I handle the baby like I’ve caught him
mid-fall. Fingers spread like
a glove, careful with his right
half-shoulder, the tiny red patch
where they told the mother
she’d broken his collarbone.
Careful not to touch, to protect
without touch, to circle the memory of
Your deep-creviced shoulder
blades, fingerholds
in the wooden fence.
He’s lived through four days now.

My palm cradles his skull,
soft as old peaches you’d
toss for impromptu batting practice:
a branch, your gathered hands,
juice streaming over the backfence.
I held your head this way
and tried to feel us growing,
that first April, in borrowed beds.
Fingers mapped the pitch of bone,
walked the chalk lines inch by inch,
traced curves through your dusting
of hair, tried to feel where I’d fit.
I was new. And then

I was new again.

The baby’s not mine
until I hold him, then
I’m ready to steal
anything he cries for
over the wall, through the stand
of pine to the opened-up ground
where I hear they play ball now,
and his little up-down chest
cleaves into mine. There between us
is your breath falling and your breath
rising, your pleated canyon,
your misplaced rib
(did you give it to me? did I lose it for us?)
and baby, the sun is shining
on all the scars we were born with.

3 comments:

SMK said...

Kate,

Sorry to hear of your horrible week, though it can't have been a total loss if you were writing.

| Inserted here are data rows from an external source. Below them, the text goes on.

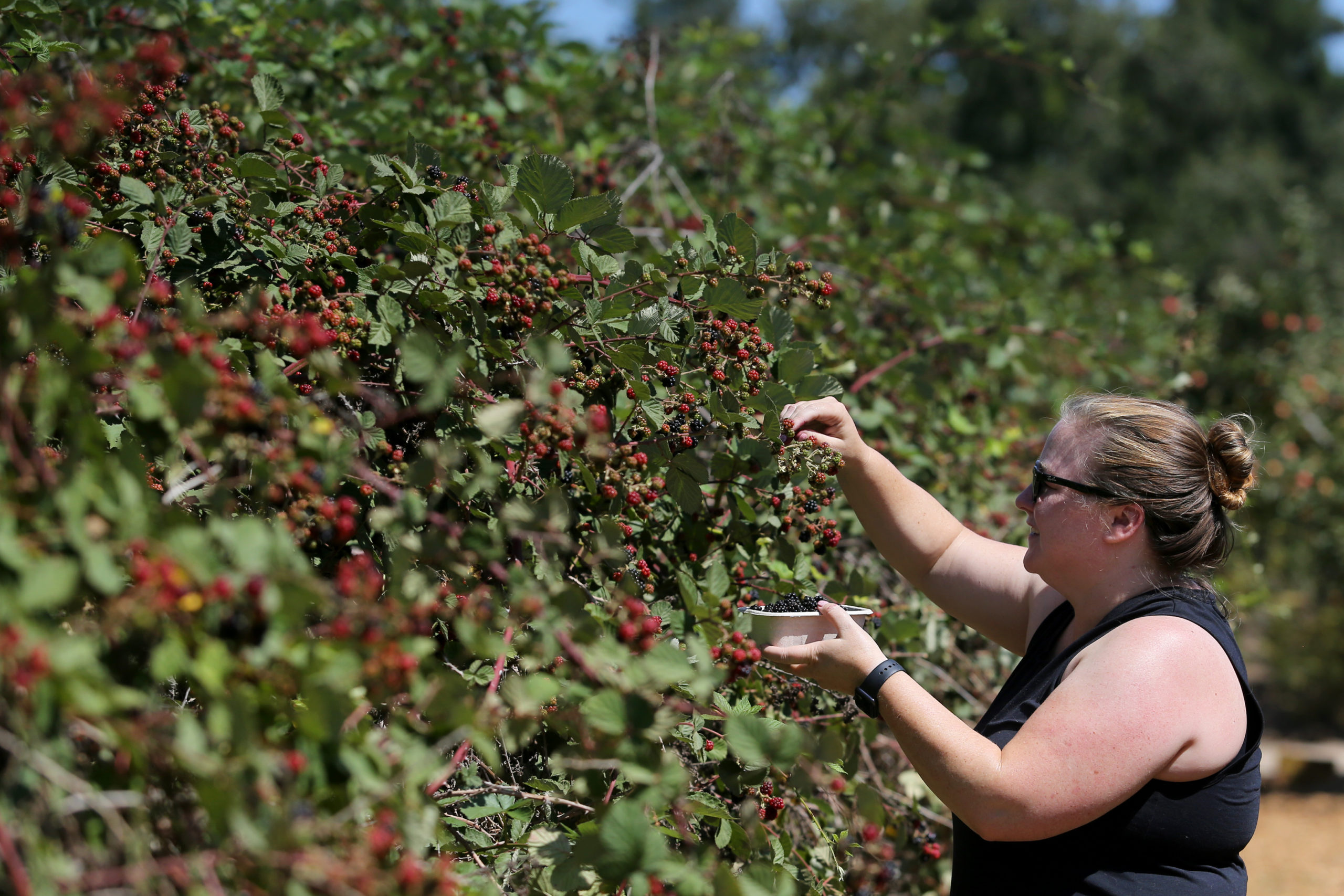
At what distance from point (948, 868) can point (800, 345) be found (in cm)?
149

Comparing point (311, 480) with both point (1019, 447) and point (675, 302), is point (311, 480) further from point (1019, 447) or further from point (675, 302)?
point (1019, 447)

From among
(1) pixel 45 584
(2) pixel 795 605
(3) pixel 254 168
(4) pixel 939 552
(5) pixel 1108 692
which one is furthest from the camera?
(4) pixel 939 552

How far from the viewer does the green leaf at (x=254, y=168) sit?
5.22ft

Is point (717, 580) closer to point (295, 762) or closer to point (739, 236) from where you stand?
point (739, 236)

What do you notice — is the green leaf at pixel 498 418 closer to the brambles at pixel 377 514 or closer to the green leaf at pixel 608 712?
the brambles at pixel 377 514

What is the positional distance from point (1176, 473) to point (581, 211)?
116 centimetres

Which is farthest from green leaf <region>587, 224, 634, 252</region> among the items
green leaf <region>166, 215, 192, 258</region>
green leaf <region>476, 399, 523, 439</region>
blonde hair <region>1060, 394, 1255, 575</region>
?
blonde hair <region>1060, 394, 1255, 575</region>

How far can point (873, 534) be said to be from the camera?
215 centimetres

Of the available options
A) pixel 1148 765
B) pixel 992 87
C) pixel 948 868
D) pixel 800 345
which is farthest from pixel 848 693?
pixel 992 87

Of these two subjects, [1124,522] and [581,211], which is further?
[1124,522]

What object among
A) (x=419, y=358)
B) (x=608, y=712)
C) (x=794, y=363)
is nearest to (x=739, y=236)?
(x=794, y=363)

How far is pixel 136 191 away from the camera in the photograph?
152 cm

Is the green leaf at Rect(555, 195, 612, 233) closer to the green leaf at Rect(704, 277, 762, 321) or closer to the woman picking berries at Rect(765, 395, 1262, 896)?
the green leaf at Rect(704, 277, 762, 321)

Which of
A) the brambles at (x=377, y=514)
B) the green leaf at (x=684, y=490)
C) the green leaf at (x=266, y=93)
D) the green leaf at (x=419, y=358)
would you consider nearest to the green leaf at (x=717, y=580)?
the brambles at (x=377, y=514)
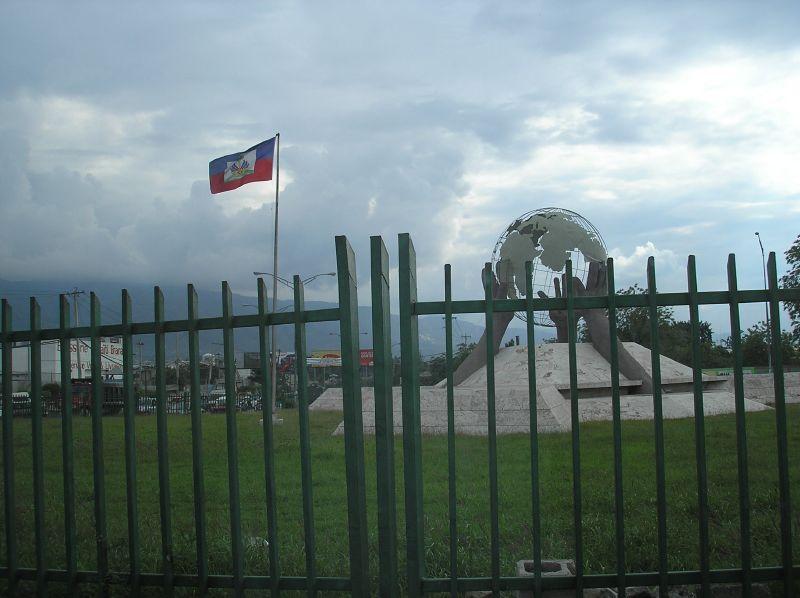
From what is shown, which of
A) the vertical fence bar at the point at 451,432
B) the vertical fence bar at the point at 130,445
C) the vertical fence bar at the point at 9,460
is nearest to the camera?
the vertical fence bar at the point at 451,432

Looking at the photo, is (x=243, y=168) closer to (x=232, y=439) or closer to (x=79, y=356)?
(x=79, y=356)

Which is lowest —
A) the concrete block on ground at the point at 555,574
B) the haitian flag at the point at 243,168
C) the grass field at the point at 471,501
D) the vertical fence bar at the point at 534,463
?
the grass field at the point at 471,501

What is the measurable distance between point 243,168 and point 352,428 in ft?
54.0

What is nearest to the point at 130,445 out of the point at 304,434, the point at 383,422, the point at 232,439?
the point at 232,439

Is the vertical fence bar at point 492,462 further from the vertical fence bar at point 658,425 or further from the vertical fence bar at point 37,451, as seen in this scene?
the vertical fence bar at point 37,451

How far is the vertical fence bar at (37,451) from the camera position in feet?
15.0

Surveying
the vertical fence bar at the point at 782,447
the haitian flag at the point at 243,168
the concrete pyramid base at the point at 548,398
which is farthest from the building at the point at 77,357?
the haitian flag at the point at 243,168

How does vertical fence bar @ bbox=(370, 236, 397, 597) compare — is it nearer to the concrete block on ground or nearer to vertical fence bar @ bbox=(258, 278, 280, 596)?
vertical fence bar @ bbox=(258, 278, 280, 596)

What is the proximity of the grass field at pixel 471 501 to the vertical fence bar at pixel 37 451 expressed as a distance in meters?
0.60

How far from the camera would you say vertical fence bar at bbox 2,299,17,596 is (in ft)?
15.4

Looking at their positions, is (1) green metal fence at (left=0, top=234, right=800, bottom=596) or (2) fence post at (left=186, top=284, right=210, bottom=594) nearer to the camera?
(1) green metal fence at (left=0, top=234, right=800, bottom=596)

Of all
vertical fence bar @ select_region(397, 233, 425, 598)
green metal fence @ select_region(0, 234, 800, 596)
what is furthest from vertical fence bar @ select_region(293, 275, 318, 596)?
vertical fence bar @ select_region(397, 233, 425, 598)

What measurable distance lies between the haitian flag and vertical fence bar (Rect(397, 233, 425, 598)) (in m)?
15.9

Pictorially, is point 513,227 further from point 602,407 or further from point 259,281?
point 259,281
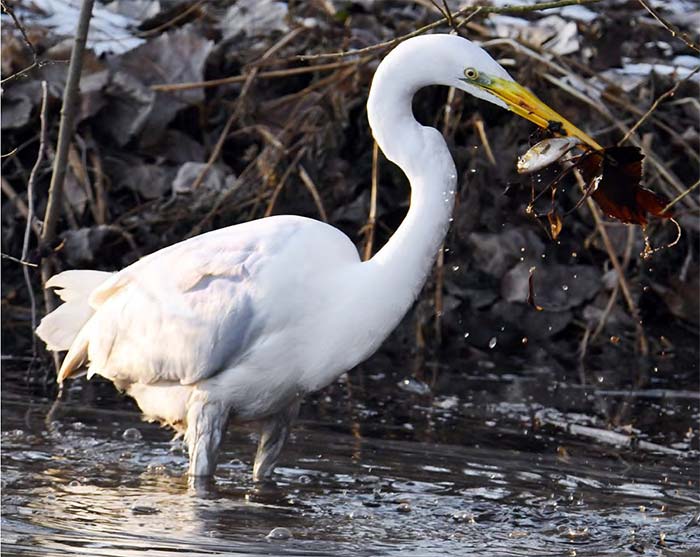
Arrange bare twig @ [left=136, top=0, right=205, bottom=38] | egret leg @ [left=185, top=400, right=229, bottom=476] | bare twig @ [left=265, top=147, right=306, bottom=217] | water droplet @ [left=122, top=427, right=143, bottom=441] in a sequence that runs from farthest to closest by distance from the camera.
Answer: bare twig @ [left=136, top=0, right=205, bottom=38], bare twig @ [left=265, top=147, right=306, bottom=217], water droplet @ [left=122, top=427, right=143, bottom=441], egret leg @ [left=185, top=400, right=229, bottom=476]

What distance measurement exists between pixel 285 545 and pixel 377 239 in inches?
168

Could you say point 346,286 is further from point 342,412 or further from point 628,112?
point 628,112

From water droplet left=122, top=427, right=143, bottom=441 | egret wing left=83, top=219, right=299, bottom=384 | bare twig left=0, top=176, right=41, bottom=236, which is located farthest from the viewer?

I've never commented on a blog post before, so I apologize if this fails to live up to form. Here are a few thoughts that came up while I was reading your poems.

"Shelter"
This is a fascinating combination of fairly general/abstract referents--"No one, No where, Some one, Any one"--with incredibly precise imagery. I was reminded of Pound's "In a Station of the Metro" when I read a line like "A pink face in a yellow slicker." The only line I couldn't follow was "Towered and internal as nausea"; is this referring to "Selves", "waves", "lifeboat"?

"Misplaced Rib"
Fantastic. It weaves so many elements (former love, baseball, bodies) together in a way that somehow avoids becoming ponderous. You're pretty well tapped into the St. Louis art scene, so you've probably already heard of the Writers Guild's Deane Wagner Poetry Contest. If not, I'd consider checking it out.

Tom said...

Katie Moulton,

During Hell Week I went to the hospital at 4 am with dehydration after passing out and cutting my chin. I haven't written any awesome poems about it yet, though.

Shelter is amazing. From "Inescapable" to "placehold in space" I think you did some amazing work.

Must run to meeting. You are awesome. Yay writing!

Tom

Kate said...

By the way, Tom, you totally win worst week contest. Mine didn't involve the hospital, just fillings and drool.